TASK TO COMPLETE => From the listing below, reproduce word for word the part that opens with the line containing "scientific name: Meleagris gallopavo" and closes with the line containing "A: Turkey (Meleagris gallopavo)."; reproduce nothing else.

MATERIAL FOR THIS TASK =>

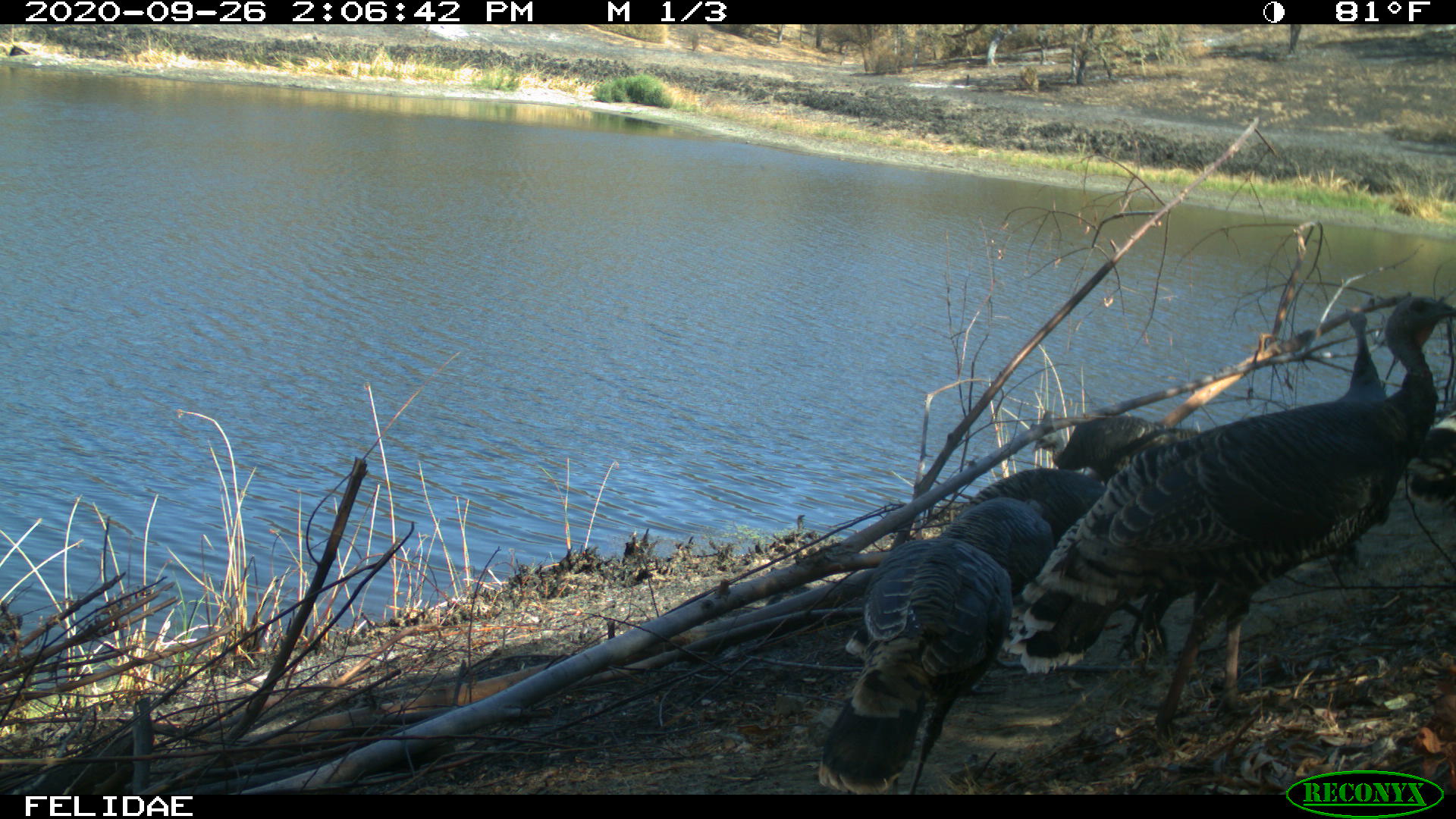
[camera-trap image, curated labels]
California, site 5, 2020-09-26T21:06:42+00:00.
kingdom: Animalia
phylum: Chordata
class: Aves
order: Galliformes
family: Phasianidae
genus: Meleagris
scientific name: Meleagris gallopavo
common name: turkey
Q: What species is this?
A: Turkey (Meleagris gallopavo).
---
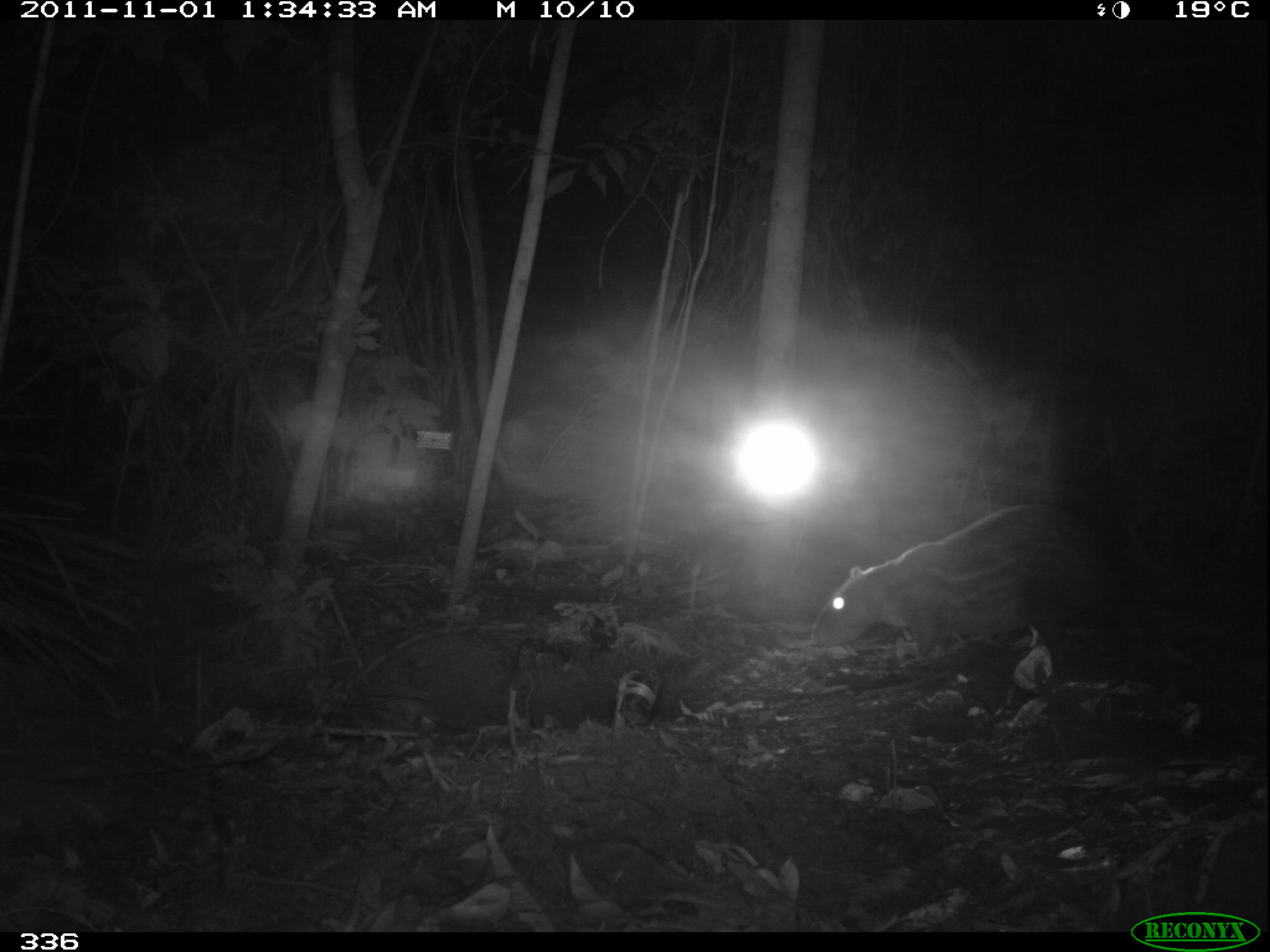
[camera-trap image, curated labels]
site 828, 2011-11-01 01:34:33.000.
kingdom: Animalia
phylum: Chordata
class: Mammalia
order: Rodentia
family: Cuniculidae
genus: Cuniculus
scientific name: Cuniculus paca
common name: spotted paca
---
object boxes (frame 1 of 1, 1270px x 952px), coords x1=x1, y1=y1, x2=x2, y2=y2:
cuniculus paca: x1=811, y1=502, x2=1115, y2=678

EXERCISE RESPONSE =>
scientific name: Meleagris gallopavo
common name: turkey
Q: What species is this?
A: Turkey (Meleagris gallopavo).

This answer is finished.